Dinkelfelder mitten in Stuttgart: Der Doktorand Matthias Rapp forscht in Hohenheim zu Urgetreideformen. Foto: Julia Bosch

Die Nachfrage nach den ursprünglichen Getreidesorten wächst, doch so ganz einfach ist das nicht. Bei einem Treffen von Experten in Stuttgart-Hohenheim wurden die zwei Gründe dafür deutlich.

Hohenheim - Schon die Autokennzeichen rund um den Heidfeldhof in Hohenheim am Dienstag haben es verraten: Das Interesse an Emmer, Einkorn, Dinkel und Co. ist groß. Landwirte, Müller und Bäcker aus Ulm, Schwäbisch Hall, Aalen oder Reutlingen haben sich in Hohenheim getroffen, um Neues über Urgetreide zu lernen und mit Forschern der Universität Hohenheim zu diskutieren.

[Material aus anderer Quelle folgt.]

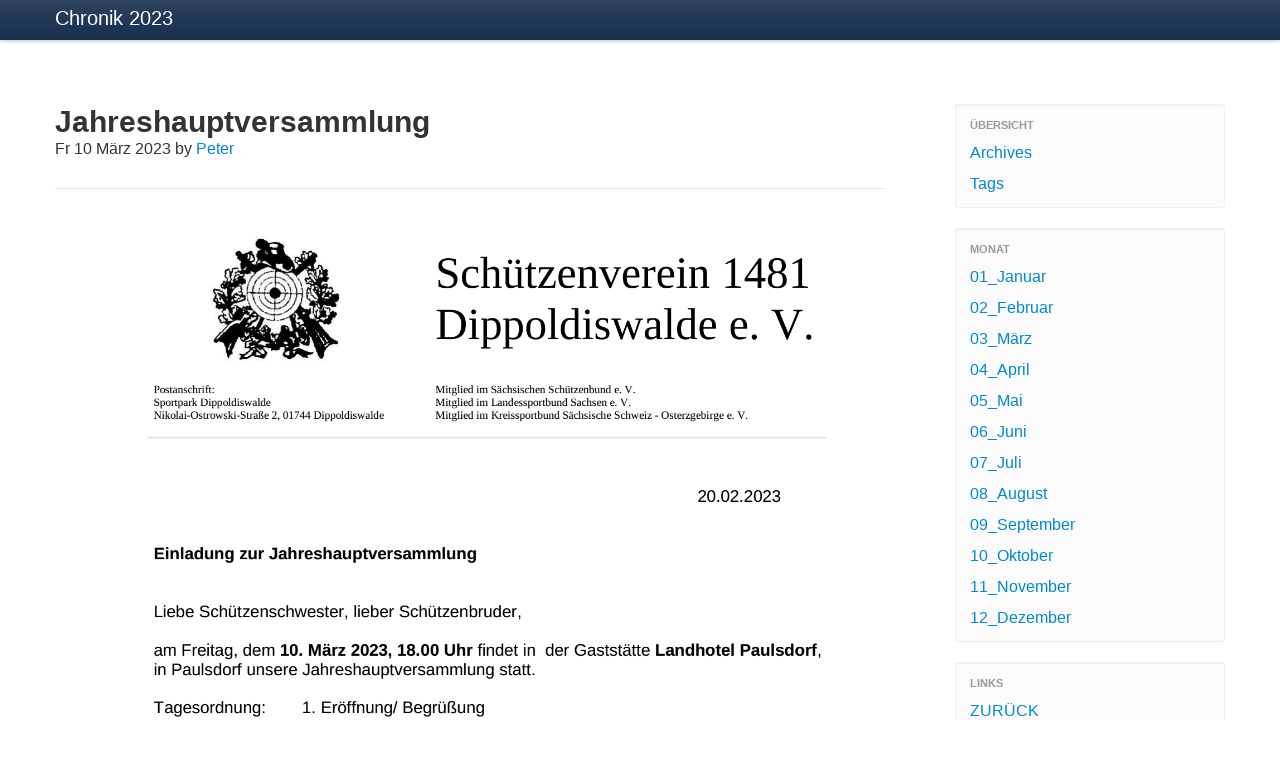

--- FILE ---
content_type: text/html
request_url: http://schuetzenverein-dippoldiswalde.de/chronik/jahre/2023/jahreshauptversammlung.html
body_size: 1522
content:
<!DOCTYPE html>
<html lang="de">
<head>
    <meta charset="utf-8">
    <title>Chronik 2023 - Jahreshauptversammlung</title>
    <meta name="description" content="">
    <meta name="author" content="Peter">
    <meta name="viewport" content="width=device-width, initial-scale=1.0">

    <!-- Le HTML5 shim, for IE6-8 support of HTML elements -->
    <!--[if lt IE 9]>
    <script src="./theme/html5.js"></script>
    <![endif]-->

    <!-- Le styles -->
    <link href="./theme/bootstrap.min.css" rel="stylesheet">
    <link href="./theme/bootstrap.min.responsive.css" rel="stylesheet">
    <link href="./theme/local.css" rel="stylesheet">
    <link href="./theme/pygments.css" rel="stylesheet">

    <!-- So Firefox can bookmark->"abo this site" -->
        <link href="https://havel-web.de/feeds/all.atom.xml" rel="alternate" title="Chronik 2023" type="application/atom+xml">

</head>

<body>

<div class="navbar">
    <div class="navbar-inner">
    <div class="container">

         <a class="btn btn-navbar" data-toggle="collapse" data-target=".nav-collapse">
             <span class="icon-bar"></span>
             <span class="icon-bar"></span>
             <span class="icon-bar"></span>
         </a>

        <a class="brand" href=".">Chronik 2023</a>

        <div class="nav-collapse">
        <ul class="nav">
            
        </ul>
        </div>
        
    </div>
    </div>
</div>

<div class="container">
    <div class="content">
    <div class="row">

        <div class="span9">
    <div class='article'>
        <div class="content-title">
            <h1>Jahreshauptversammlung</h1>
Fr 10 März 2023

by <a class="url fn" href="./author/peter.html">Peter</a>
 


        </div>
	
        <div><hr>
<p><img alt="Mitgliederversammlung" src="http://www.schuetzenverein-dippoldiswalde.de/chronik/jahre/2023/images/Einladung MV_23.png"></p></div>
	
        <hr>

    </div>
        </div>
        
        <div class="span3">

            <div class="well" style="padding: 8px 0; background-color: #FBFBFB;">
            <ul class="nav nav-list">
                <li class="nav-header"> 
                Übersicht
                </li>
            
                <li><a href="./archives.html">Archives</a>
                <li><a href="./tags.html">Tags</a>


            </ul>
            </div>


            <div class="well" style="padding: 8px 0; background-color: #FBFBFB;">
            <ul class="nav nav-list">
                <li class="nav-header"> 
                Monat
                </li>
                
                <li><a href="./category/01_januar.html">01_Januar</a></li>
                <li><a href="./category/02_februar.html">02_Februar</a></li>
                <li><a href="./category/03_marz.html">03_März</a></li>
                <li><a href="./category/04_april.html">04_April</a></li>
                <li><a href="./category/05_mai.html">05_Mai</a></li>
                <li><a href="./category/06_juni.html">06_Juni</a></li>
                <li><a href="./category/07_juli.html">07_Juli</a></li>
                <li><a href="./category/08_august.html">08_August</a></li>
                <li><a href="./category/09_september.html">09_September</a></li>
                <li><a href="./category/10_oktober.html">10_Oktober</a></li>
                <li><a href="./category/11_november.html">11_November</a></li>
                <li><a href="./category/12_dezember.html">12_Dezember</a></li>
                   
            </ul>
            </div>


            <div class="well" style="padding: 8px 0; background-color: #FBFBFB;">
            <ul class="nav nav-list">
                <li class="nav-header"> 
                Links
                </li>
            
                <li><a href="http://www.schuetzenverein-dippoldiswalde.de/chronik/jahre/2022/index.html">ZURÜCK</a></li>
                <li><a href="http://www.sachsen-net.com/">Sachsen-Net</a></li>
                <li><a href="https://havel-web.de/">Peters Homepage</a></li>
                <li><a href="#">Viel Spaß, beim lesen.</a></li>
            </ul>
            </div>


            <div class="social">
            <div class="well" style="padding: 8px 0; background-color: #FBFBFB;">
            <ul class="nav nav-list">
                <li class="nav-header"> 
                Social
                </li>
           
                <li><a href="https://instagram.com/svdipps?igshid=YmMyMTA2M2Y=">Instagram</a></li>
                <li><a href="#">Another social link</a></li>
            </ul>
            </div>
            </div>

        </div>  
    </div>     </div> 
<footer>
<br />
<p><a href=".">Chronik 2023</a> &copy; Peter 2023</p>
</footer>

</div> <!-- /container -->
<script src="http://ajax.googleapis.com/ajax/libs/jquery/1.7.1/jquery.min.js"></script>
<script src="./theme/bootstrap-collapse.js"></script>
 
</body>
</html>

So ganz einfach ist es nämlich nicht mit den alten Sorten – und es gibt einen Grund, warum der Großteil der Backwaren aus Weizen hergestellt wird. „Die Halme von Einkorn und Emmer sind sehr lang. Wenn es stark regnet, knicken die Halme um, liegen auf dem Boden und dann bilden sich schnell Pilze“, erläutert der Hohenheimer Doktorand Matthias Rapp. Aus diesem Grund versuchen die Forscher, Sorten mit kürzeren Halmen zu etablieren.

Der Ertrag bei Weizen ist viel höher

Ein weiteres Problem ist der Ertrag: „Bei Dinkel ist der Ertrag 25 Prozent geringer als bei Weizen, bei Emmer sind es noch mal rund 25 Prozent geringer und bei Einkorn erneut 25 Prozent weniger“, rechnet Matthias Rapp vor. Landwirte aber bauen freilich nur das an, was sich für sie lohnt. Aus diesem Grund testen die Mitarbeiter der Hohenheimer Landessaatzuchtanstalt diverse Getreidesorten und prüfen, welche am ertragreichsten ist und welche die besten Backeigenschaften hat.

Die Nachfrage nach Urgetreide ist ohne Zweifel da. Bernd Kütscher ist Leiter der Akademie des Deutschen Bäckerhandwerks in Weinheim und beschäftigt sich zusätzlich gerne mit Hirnforschung. Er sagt: „Die Menschen ticken sehr emotional und Urgetreide löst viele Emotionen aus. Die alten Sorten wecken eine Sehnsucht nach Heimat und Tradition in dieser zunehmend digitalen Welt, die sich immer schneller zu drehen scheint.“

Ist Urgetreide wirklich gesünder?

Viele Menschen interessieren sich auch deshalb für die ursprünglichen Sorten, weil sie es für gesünder halten als etwa Weizen. „Es gibt bisher kaum zuverlässige Daten, ob Urgetreide tatsächlich gesünder als andere Sorten ist. Aber es bestehen große Unterschiede im Geschmack“, meint Fred Brouns von der Universität in Maastricht.

Die Uni Hohenheim experimentiert bereits seit Ende der 70er Jahre mit Urgetreide. Damals hatten die Mitarbeiter der Landessaatzuchtanstalt jedoch nicht erwartet, dass Dinkel, Emmer und Einkorn eines Tages so im Trend liegen könnten. Um die wachsende Nachfrage zu bedienen, haben die Hohenheimer Forscher auch Felder bei Calw, auf der Schwäbischen Alb sowie in Eckartsweier im Ortenaukreis. „Wir beobachten dort riesige Unterschiede“, sagt Rapp. „Teils entwickelt sich das Getreide je nach Ort um drei Wochen versetzt.“ Noch sind die Forscher auf der Suche nach einer Sorte, die überall gleich gut wächst.